Orange-OpenSource / galera-operator

Galera Operator automates tasks for managing a Galera cluster in Kubernetes
Apache License 2.0
34 stars 18 forks source link

Is it possible to change readiness and liveness parameters? #20

Open bruno-lopes opened 3 years ago

bruno-lopes commented 3 years ago

I would like to change the readiness and liveness parameters of the galera instances. At this moment, the sst is trying to recover the database data, but the liveness healthcheck is killing the container, because it is not ready.

bruno-lopes commented 3 years ago

I found this on the code:

func galeraProbe(user, password string) *corev1.Probe {
    cmd := []string{"mysqladmin"}
    cmd = append(cmd, fmt.Sprintf("-u%s", user))
    cmd = append(cmd, fmt.Sprintf("-p%s", password))
    cmd = append(cmd, "ping")

    return &corev1.Probe{
        Handler: corev1.Handler{
            Exec: &corev1.ExecAction{
                Command: cmd,
            },
        },
        InitialDelaySeconds: 30,
//      TimeoutSeconds:      1,
//      PeriodSeconds:       10,
//      SuccessThreshold:    1,
//      FailureThreshold:    3,
    }
}

You are passing user and password as arguments.
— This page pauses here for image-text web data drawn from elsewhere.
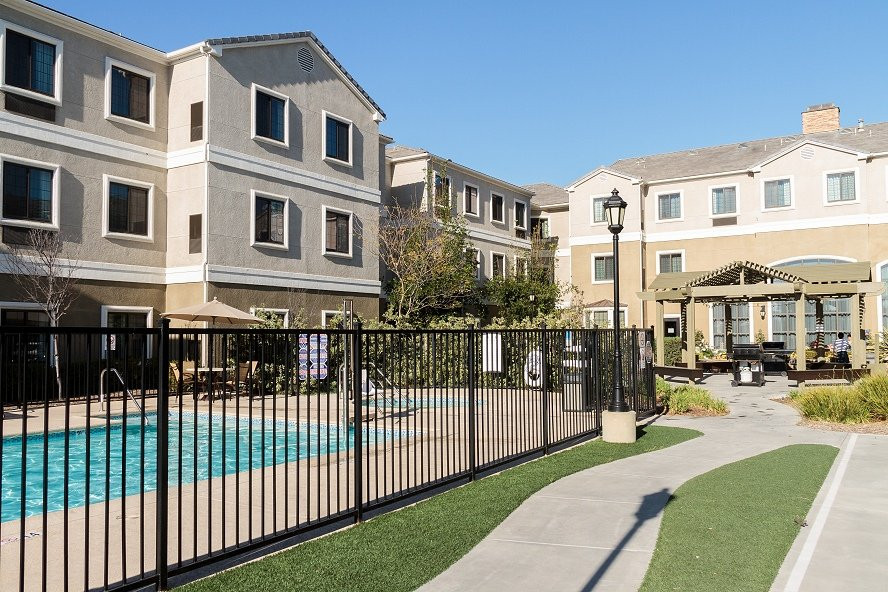 Staybridge Suites Irvine East/Lake Forest by IHG主图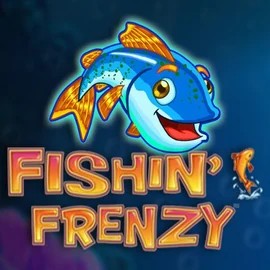 Fishin Frenzy online slot from Blueprint Gaming – play at slotroyals.eu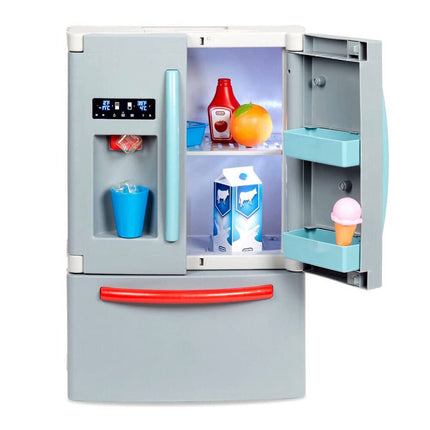 Little Tikes First Fridge - Interactive and Realis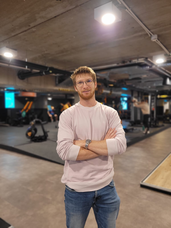 Quentin Denglos Quentin Denglos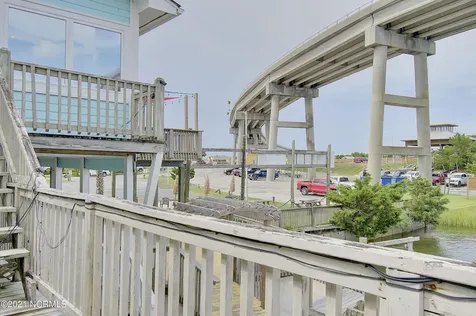101 S Shore Drive Holden Beach NC 28462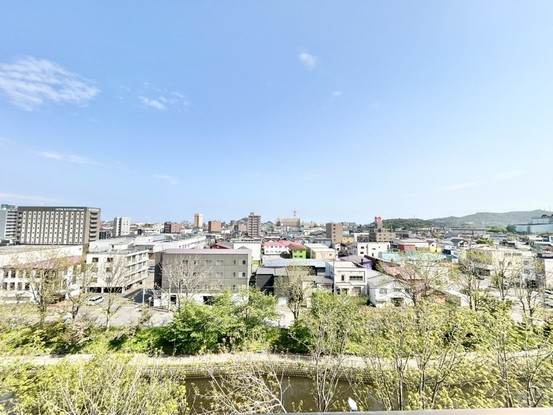 apartment 北海道登別市若草町２丁目13-9 シルク21 102号室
They come from environment variables. If it was possible to use environment variables to personalize the healthchecks, it would be very nice.

sebs42 commented 3 years ago

I would like to change the readiness and liveness parameters of the galera instances. At this moment, the sst is trying to recover the database data, but the liveness healthcheck is killing the container, because it is not ready.

Can you explain what you are doing ? Because the mariadb image takes a lot of time to start but it is not a problem for readiness and liveness probes. Are you using a custom image ? Are you doing something before mariadb is starting ?

You need to start a db and if you need to put datas or create tables, you should do it after and not before the initialization.

bruno-lopes commented 3 years ago

@sebs42 , thanks for your quickly response. I started the operator, and everything went well. I loaded the data in it (~90Gb). But after sometime, I had a problem with the persistent volumes of the pod that contains the backup container. So, I erased them, and the operator recreated them.

The sst started correctly, but after the timeouts of the healtcheck, the pod was killed and restarted, causing a loop. So, I had to manually regenerate the image of the container increasing "PeriodSeconds" and "FailureThreshold" parameters. With this, the sst process ended with success.

I know that perhaps the operator was not designed to do that as you mentioned in your response, but if somebody has a similar situation, I think it would be nice to be easy to inform those values using environment variables.

Feel free to close this issue if it is not a relevant feature. Thanks!

sebs42 commented 3 years ago

@bruno : have you some logs to share ? Can you describe which parameters you changed (which values for periodseconds and failurethreshold ?). I understand you have started a pod manually with other values to join the gallera group : is it correct ? It is strange because liveness and readiness re not connected with sst. Probes are only here to know if the sql engine started, and if it is not synchronized, no other actions are started until the new node is synchronized with the other members to the galleria cluster.

bruno-lopes commented 3 years ago

Sorry, I don't have the logs. No, i have not started a pod manually. I deployed the operator and it created all the pods. Them, I loaded the database (~90GB). After sometime, we had to change some of our instances on AWS to anotther region, and we could not use the volumes that were created before.

So we killed two pods (of three) and let the operator recreate them (and their volumes), but in the pod initialization, the sst has started to download the data from the original pod (that we have not killed). But the healthcheck after sometime restarted the pod before it finished the download process.

I had to increase PeriodSeconds and FailureThreshold, altering the galeraProbe function this way:

func galeraProbe(user, password string) *corev1.Probe {
    cmd := []string{"mysqladmin"}
    cmd = append(cmd, fmt.Sprintf("-u%s", user))
    cmd = append(cmd, fmt.Sprintf("-p%s", password))
    cmd = append(cmd, "ping")

    return &corev1.Probe{
        Handler: corev1.Handler{
            Exec: &corev1.ExecAction{
                Command: cmd,
            },
        },
        InitialDelaySeconds: 30,
//      TimeoutSeconds:      1,
        PeriodSeconds:       1000,  // To increase time between healthcheck verifications
//      SuccessThreshold:    1,
        FailureThreshold:    30000, // To allow more failures before killing the pod
    }
}

I build the operator and deployed it, and after that the pods from galera could start and be ready.

But I agree that this is not a common situation.